PAGE EXTRACT:
In spring and summer, use fresh sweet strawberries and roasted fresh corn straight from the grill. In cooler months swap strawberries for roasted pears or slices of crisp apple and use thawed roasted corn or pomegranate arils for a jewel-like pop. A touch of toasted pumpkin seeds adds autumnal texture. Adjust the greens to baby spinach or mixed lettuces when romaine is out of season.
Prep the dressing and marinate the chicken the night before to compress cooking time on serving day. Grill or pan-sear the chicken and cool completely before refrigerating. Pack salad components in separate meal prep containers with the dressing in small leak-proof jars. When ready to eat, reheat chicken briefly and combine with cold produce for a quick, elevated lunch.

STORED ROWS:
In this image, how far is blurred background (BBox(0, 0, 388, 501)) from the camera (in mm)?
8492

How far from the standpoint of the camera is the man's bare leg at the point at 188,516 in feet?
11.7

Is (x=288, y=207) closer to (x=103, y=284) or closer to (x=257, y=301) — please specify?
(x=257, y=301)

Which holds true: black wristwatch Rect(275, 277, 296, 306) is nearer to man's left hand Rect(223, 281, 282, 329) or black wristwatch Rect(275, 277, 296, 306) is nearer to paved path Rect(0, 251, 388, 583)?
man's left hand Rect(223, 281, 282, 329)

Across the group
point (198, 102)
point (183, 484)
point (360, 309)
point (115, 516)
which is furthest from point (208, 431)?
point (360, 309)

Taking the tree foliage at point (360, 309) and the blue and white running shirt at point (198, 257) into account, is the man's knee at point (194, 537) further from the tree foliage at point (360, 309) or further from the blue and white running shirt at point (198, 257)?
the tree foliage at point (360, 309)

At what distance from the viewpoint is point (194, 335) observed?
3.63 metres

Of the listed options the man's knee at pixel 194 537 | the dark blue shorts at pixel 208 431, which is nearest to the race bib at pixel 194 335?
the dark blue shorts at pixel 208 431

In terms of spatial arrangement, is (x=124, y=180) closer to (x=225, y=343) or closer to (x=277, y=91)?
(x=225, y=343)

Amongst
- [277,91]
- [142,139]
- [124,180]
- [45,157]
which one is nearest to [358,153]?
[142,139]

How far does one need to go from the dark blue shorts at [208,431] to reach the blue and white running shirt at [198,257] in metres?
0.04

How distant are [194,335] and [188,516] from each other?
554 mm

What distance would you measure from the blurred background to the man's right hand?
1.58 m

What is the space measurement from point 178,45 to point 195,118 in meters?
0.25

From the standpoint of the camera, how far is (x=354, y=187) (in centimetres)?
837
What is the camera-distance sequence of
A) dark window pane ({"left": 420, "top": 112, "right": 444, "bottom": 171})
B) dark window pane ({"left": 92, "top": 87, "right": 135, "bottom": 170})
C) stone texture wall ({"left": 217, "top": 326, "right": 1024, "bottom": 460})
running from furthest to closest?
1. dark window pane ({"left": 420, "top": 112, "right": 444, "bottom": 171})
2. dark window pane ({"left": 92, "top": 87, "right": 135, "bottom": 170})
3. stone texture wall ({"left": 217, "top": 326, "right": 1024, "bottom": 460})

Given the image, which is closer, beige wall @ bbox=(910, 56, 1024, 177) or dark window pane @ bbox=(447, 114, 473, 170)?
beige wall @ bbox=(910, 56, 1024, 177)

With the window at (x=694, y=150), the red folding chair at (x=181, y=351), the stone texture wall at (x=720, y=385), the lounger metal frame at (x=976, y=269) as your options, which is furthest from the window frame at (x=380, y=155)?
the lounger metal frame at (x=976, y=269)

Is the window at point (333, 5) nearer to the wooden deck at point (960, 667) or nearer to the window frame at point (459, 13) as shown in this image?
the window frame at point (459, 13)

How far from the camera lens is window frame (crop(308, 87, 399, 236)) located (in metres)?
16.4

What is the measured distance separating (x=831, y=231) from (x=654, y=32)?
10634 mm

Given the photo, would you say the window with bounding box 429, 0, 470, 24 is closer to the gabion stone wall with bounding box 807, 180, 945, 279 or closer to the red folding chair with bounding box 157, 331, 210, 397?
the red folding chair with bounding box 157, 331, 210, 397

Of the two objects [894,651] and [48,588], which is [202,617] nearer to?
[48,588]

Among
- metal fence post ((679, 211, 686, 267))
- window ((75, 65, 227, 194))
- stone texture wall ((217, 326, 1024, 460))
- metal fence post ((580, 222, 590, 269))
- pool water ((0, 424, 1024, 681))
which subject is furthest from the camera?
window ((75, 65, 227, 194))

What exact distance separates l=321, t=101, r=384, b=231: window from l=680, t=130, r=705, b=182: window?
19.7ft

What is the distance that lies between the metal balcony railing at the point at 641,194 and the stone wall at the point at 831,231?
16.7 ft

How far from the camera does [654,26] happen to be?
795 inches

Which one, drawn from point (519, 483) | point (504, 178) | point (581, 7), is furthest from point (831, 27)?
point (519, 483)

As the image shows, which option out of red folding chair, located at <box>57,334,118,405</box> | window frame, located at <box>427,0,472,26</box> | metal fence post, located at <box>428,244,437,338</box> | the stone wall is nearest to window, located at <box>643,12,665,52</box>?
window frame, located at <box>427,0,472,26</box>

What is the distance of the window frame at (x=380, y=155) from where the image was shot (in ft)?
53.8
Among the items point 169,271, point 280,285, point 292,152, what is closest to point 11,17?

...

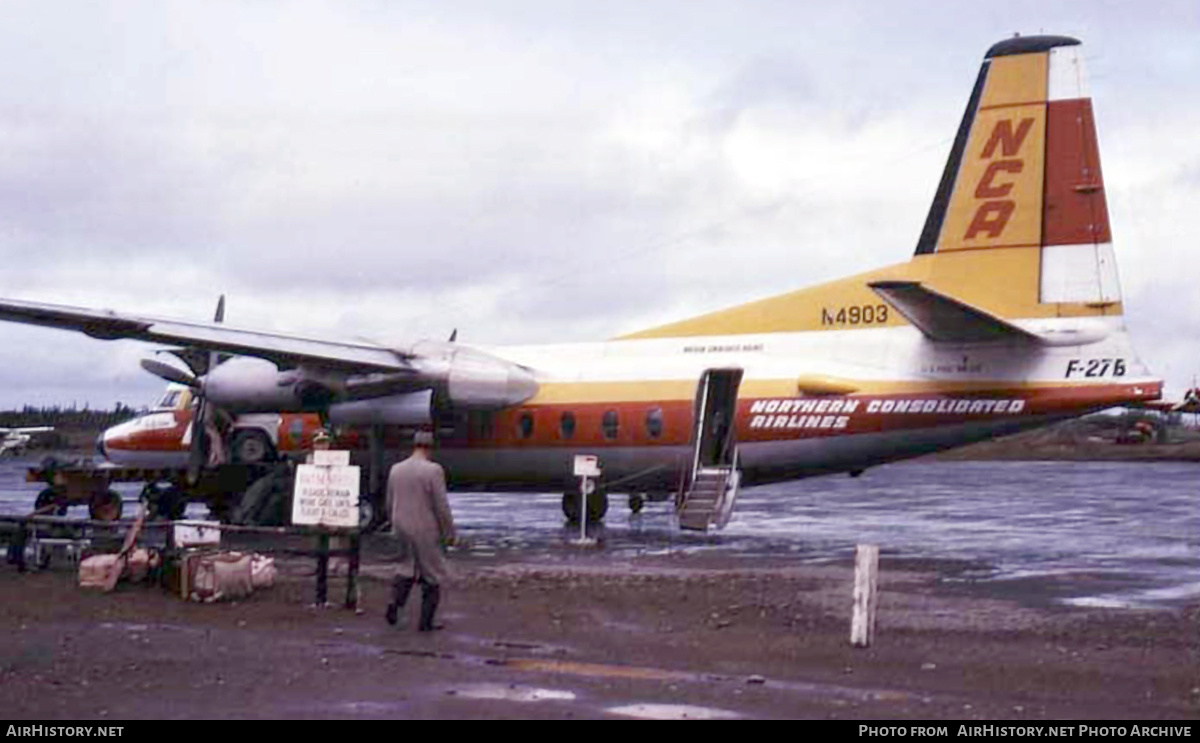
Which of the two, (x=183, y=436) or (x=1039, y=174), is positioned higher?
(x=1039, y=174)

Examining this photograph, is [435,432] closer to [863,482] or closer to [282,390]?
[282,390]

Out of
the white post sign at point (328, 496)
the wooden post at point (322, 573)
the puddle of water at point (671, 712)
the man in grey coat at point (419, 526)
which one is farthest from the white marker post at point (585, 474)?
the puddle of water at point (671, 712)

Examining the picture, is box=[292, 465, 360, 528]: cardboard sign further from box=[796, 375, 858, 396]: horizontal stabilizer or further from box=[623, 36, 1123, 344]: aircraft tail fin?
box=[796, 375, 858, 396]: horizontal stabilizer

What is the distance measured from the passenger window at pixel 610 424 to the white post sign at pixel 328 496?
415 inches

WORK TO DO:
(A) Reproduce verbatim the passage of the salad recipe notes from "In spring and" to "quick, elevated lunch.".
(B) Extend the salad recipe notes with further text that follows on from their final sentence.

THE RESPONSES:
(A)
In spring and summer, use fresh sweet strawberries and roasted fresh corn straight from the grill. In cooler months swap strawberries for roasted pears or slices of crisp apple and use thawed roasted corn or pomegranate arils for a jewel-like pop. A touch of toasted pumpkin seeds adds autumnal texture. Adjust the greens to baby spinach or mixed lettuces when romaine is out of season.
Prep the dressing and marinate the chicken the night before to compress cooking time on serving day. Grill or pan-sear the chicken and cool completely before refrigerating. Pack salad components in separate meal prep containers with the dressing in small leak-proof jars. When ready to eat, reheat chicken briefly and combine with cold produce for a quick, elevated lunch.

(B)
This salad has been a reliable favorite in my home — flexible, quick to finish and full of contrasts that keep every bite interesting. Share it with friends, customize it with seasonal produce, and make the honey mustard dressing your new salad staple.
Reserve one third of the dressing before marinating to keep a fresh dressing for tossing the salad at service.
Use an instant-read thermometer to confirm chicken reaches 165 degrees F to ensure safety and prevent overcooking.
Rest grilled chicken for 5 minutes before slicing to keep it juicy and prevent juices from running onto the salad.
If using canned corn, drain and pat dry; if roasting fresh corn, char it on the grill for added smokiness.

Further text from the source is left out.